··· Texte source ···

La situation n’est guère plus réjouissante en France dans la mesure où les USA
y pratiquent également des écoutes. L’Etat français ne semble pas s’être
offusqué de l’affaire Snowden, du moins officiellement, contrairement à
l’Allemagne quand la chancelière fut informée qu’elle était elle-même sous
écoute.
Les lois applicables au cyberespace ne
semblent donc pas se conformer aux textes fondateurs, pas plus qu’aux
différents droits : civil, commerciale, etc… Force revient à la loi du
monde réel où, en dernier ressort, des moyens conséquents peuvent être mis en œuvre
afin de lever l’anonymat des personnes incriminées.
L’anonymat est une caractéristique majeure du
cyberespace. On peut ainsi considérer qu’il est à la fois l’arme privilégiée
des personnes malintentionnées (les méfaits du cyber-harcèlement en est un
exemple manifeste) et le bouclier des citoyens cherchant à préserver autant que
possible la confidentialité de ses données personnelles. Cette problématique
est intrinsèque au système et elle semble difficilement surmontable, même si
quelques pistes d’interface homme-machine peuvent donner quelque espoir dans ce
domaine. Ainsi, des PC et des téléphones mobiles sont apparus avec des lecteurs
biométriques (empreinte digitale, réseau veineux de la main, etc…), mais
gageons que même si l’on peut réduire au maximum le doute sur l’identité d’un
internaute, ce point reste néanmoins un sujet d’inquiétude, notamment en raison
de l’insécurité liée au hacking. Paradoxalement, dans le même temps, des
programmes comme Echelon ou Prism pilotés par des agences étatiques américaines
(NSA, CIA, FBI,…) visent à pallier au relatif anonymat des internautes en
déployant une puissance « machine » colossale, le big-data , qui
permet de recouper les données captées sur tous les canaux de communication
possibles (les réseaux mobile, la téléphonie fixe et internet,…). Cette
puissance aboutie in fine à lever l’anonymat des usagers des réseaux et
précarise leur liberté maintenant contrôlée par une élite qui exploite ces
informations à des fins de contrôle des
populations.

··· Entrées extraites ···

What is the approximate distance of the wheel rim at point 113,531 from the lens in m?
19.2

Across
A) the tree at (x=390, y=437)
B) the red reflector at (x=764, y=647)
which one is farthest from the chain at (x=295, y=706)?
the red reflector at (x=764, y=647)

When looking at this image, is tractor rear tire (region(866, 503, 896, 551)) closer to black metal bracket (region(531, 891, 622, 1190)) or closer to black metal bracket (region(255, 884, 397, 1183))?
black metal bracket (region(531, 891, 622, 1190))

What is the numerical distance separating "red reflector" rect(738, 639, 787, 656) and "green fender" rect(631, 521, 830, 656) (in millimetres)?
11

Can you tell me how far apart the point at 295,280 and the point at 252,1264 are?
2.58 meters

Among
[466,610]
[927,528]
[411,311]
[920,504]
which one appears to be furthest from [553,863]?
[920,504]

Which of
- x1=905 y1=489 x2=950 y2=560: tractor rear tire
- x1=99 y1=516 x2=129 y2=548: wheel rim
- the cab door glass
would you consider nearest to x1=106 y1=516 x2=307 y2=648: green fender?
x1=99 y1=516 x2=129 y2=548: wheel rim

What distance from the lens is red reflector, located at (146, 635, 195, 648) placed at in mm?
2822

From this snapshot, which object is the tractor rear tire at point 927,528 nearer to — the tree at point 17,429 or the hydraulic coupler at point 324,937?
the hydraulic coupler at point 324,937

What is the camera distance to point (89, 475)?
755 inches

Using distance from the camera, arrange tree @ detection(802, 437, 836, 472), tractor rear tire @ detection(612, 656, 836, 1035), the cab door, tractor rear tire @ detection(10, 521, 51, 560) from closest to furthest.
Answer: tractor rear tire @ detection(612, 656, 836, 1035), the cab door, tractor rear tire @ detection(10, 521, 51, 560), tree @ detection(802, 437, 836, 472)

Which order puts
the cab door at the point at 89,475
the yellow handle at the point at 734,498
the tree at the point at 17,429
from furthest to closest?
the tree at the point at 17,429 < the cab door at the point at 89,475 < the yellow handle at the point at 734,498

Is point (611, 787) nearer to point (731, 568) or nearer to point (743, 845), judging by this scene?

···

Objectif A
Répondez aux questions suivantes à partir du texte sur l'anonymat dans le cyberespace.
(i) Quel pays a réagi lorsque sa chancelière a appris qu'elle était elle-même sous écoute ?
(ii) Quels exemples de lecteurs biométriques sont donnés ?
(iii) Quels programmes pilotés par des agences étatiques américaines sont nommés ?
Objectif B
Pour chaque affirmation, indiquez si elle concorde avec le texte sur l'anonymat dans le cyberespace, puis citez les mots qui le prouvent.
(i) L'État français a officiellement protesté contre l'affaire Snowden.
(ii) L'anonymat est présenté comme une caractéristique majeure du cyberespace.
(iii) Le big-data ne recoupe que les données provenant d'internet.
Objectif C
Reprenez le texte sur l'anonymat dans le cyberespace à la suite de sa dernière phrase et prolongez-le.

Réponse A
(i) L'Allemagne.
(ii) L'empreinte digitale et le réseau veineux de la main.
(iii) Echelon et Prism.

Réponse B
(i) Non : « L’Etat français ne semble pas s’être offusqué de l’affaire Snowden, du moins officiellement ».
(ii) Oui : « L’anonymat est une caractéristique majeure du cyberespace. »
(iii) Non : « permet de recouper les données captées sur tous les canaux de communication possibles (les réseaux mobile, la téléphonie fixe et internet,…) ».

Réponse C
En dehors des
« excès d’individualisation» des agences gouvernementales que dénoncent
les lanceurs d’alertes, la question de l’authentification de l’identité réelle
de l’internaute restera peut-être encore longtemps une préoccupation forte pour
les différents acteurs de l’internet légal. Cette problématique ne pénalise pas
outre mesure le déroulement d’activités financières et commerciales dans la
mesure où des palliatifs[3]
simples existent. Nous reviendrons d’ailleurs sur le sujet de l’identification
via un paragraphe consacré au sujet de la cyber-identification.
Avant cela, prenons un instant pour identifier
très schématiquement l’environnement « légale » dans lesquels les
cyber-citoyens peuvent choisir de naviguer en fonction de leurs souhaits ou
besoins du moment :
·
La légalité relative aux websites
centralisés (prenons des exemples simples considérant des serveurs centralisés situés
en France : site de la DGI, de sa Banque, etc…) où la compétence du droit
national ne prête pas à controverse).
·
L’illégalité : Les cybercriminels
utilisent le Net comme un outil leur permettant d’accroitre leur potentiel
criminel (harceleurs, pédocriminels, escrocs à la carte bleu, etc…). D’autre
plus spécialisés maîtrisent la technologie spécifique de cette société
virtuelle (les hackers) et l’utilisent pour commettre des délits (vols de
fonds, de données, etc…).
·
L’ « allégalité » :
Il s’agit des cybernautes soumis pour l’essentiel à une loi mondialisée faite de
codes informatique exécutoire au sein des websites visités (« code »
Facebook, « code » twitter, etc…) qui sont à . considérer comme des
contrats exécutoires un fois les « conditions d’utilisations » du
website validées. Notons en complément que les parcelles de cyberespace
traversées ne s’ajustent évidemment pas aux frontières nationales.
Particulièrement dans ce dernier monde
« allégale », le plus vaste, se jouant des frontières géographiques,
la réflexion de Lessig prend tout son sens en laissant entendre que si nous ne
régulons pas le code, c’est le code qui nous régulera…en l’occurrence les
programmeurs et leurs donneurs d’ordres (quand ils existent). Bien souvent,
comme dans le cas de Mosaïc, Netscape, Google, Facebook, etc…se sont
effectivement de géniaux programmeurs les « inventeurs » des nouvelles
contrées du cyberespace, et peut-être déjà prolifiques législateurs.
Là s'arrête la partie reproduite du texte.